THE AFFIRMATIVE MODEL OF GENDER CARE RATES A FAIL IN THE US
I reference a publication from the US Department of Health & Human Services (HHS),19th November 2025, titled:
‘Treatment for Paediatric Gender Dysphoria – Review of Evidence & Best Practices’
It is an expansive document of 400 plus pages. I have scanned a modest proportion and am impressed with scientific rigour and conclusions reached:
I quote a few of the multiple pearls contained therein:
• The evidence for benefit of paediatric medical transition is very uncertain, while the evidence for harm is less uncertain.
• The “gender-affirming” model of care is a ‘child-led’ process in which comprehensive mental health assessments are often minimized or omitted and the patient’s “embodiment goals” serve as the primary guide for treatment decisions. .

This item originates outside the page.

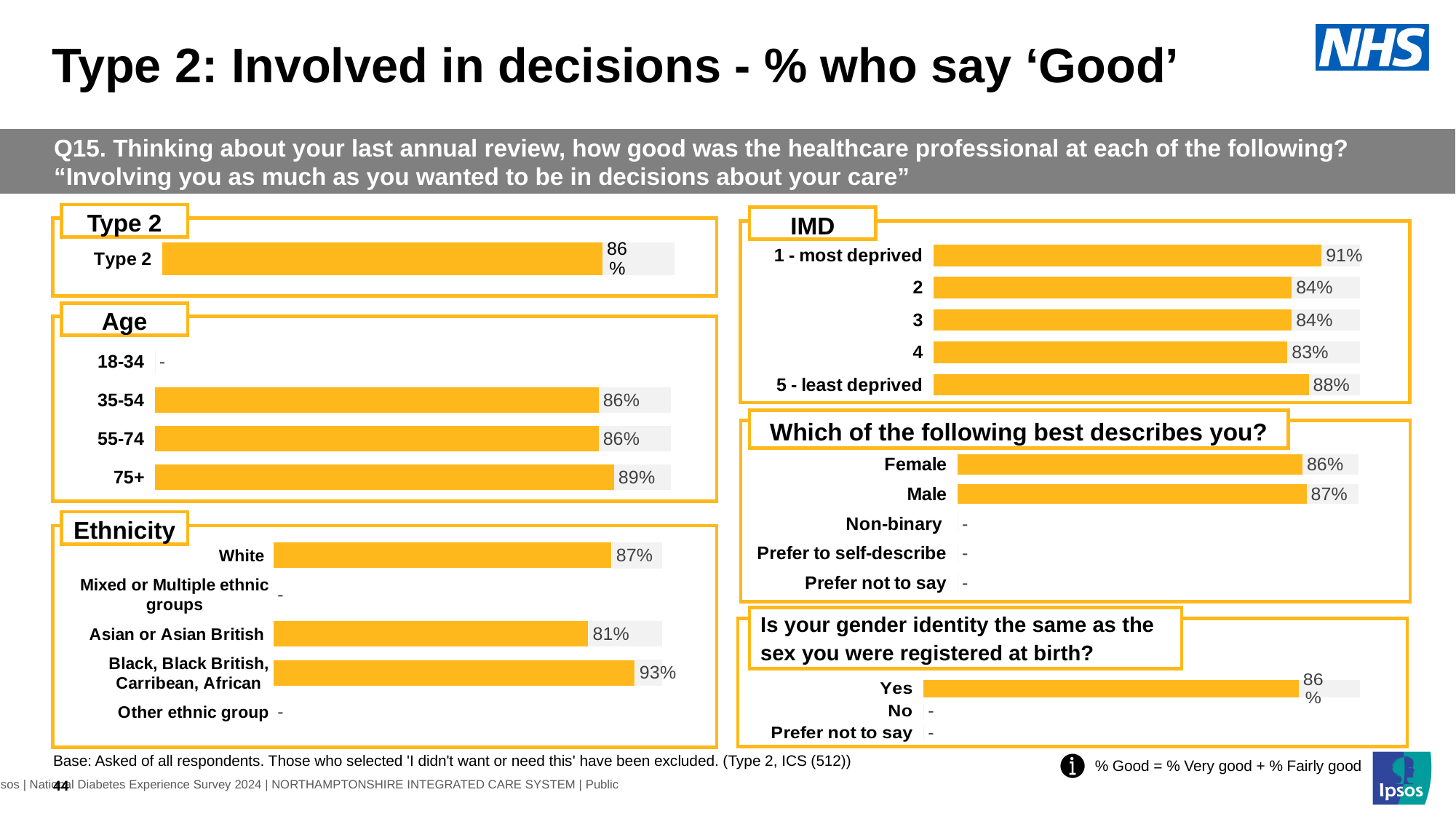
In the Ethnicity chart, which ethnic group has the highest value? Black, Black British, Carribean, African In the IMD chart, what is the difference between the values for 1 - most deprived and 5 - least deprived? 3% In the IMD chart, which category has the lowest value? 4 In the Ethnicity chart, what is the difference between the values for Black, Black British, Carribean, African and Asian or Asian British? 12% In the 'Which of the following best describes you?' chart, which is larger, the value for Female or Male? Male In the Type 2 chart, what is the value for Type 2? 86% In the IMD chart, what is the value for 1 - most deprived? 91% In the Age chart, what is the value for 75+? 89% What kind of chart is the IMD chart? Bar chart In the Age chart, which age group has the highest value? 75+ In the 'Is your gender identity the same as the sex you were registered at birth?' chart, what is the value for Yes? 86% In the Ethnicity chart, what is the value for Asian or Asian British? 81%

• Proponents of paediatric medical transition claim that regret is vanishingly rare, while critics assert that regret is increasingly common
• No independent association between gender dysphoria and suicidality has been found, and there is no evidence that paediatric medical transition reduces the incidence of suicide.
• While a diagnosis of gender dysphoria has been the basis for initiating medical treatment this is not predictive that the individual will go on to have longstanding trans identity.
• The treatments recommended are invasive, usually irreversible and their purported benefits are based on poor quality evidence. In addition to infertility and impairment of sexual function the anticipated harms include adverse effects on bone health, cardiovascular function, and possible negative impacts on brain development.
• This is an area of remarkably weak evidence. The reality is that we have no good evidence on the long-term outcomes of interventions to manage gender-related distress.
The takeaway from this comprehensive document is that the ‘Affirmative Model of Gender Care’ is inappropriate, ineffective and unethical.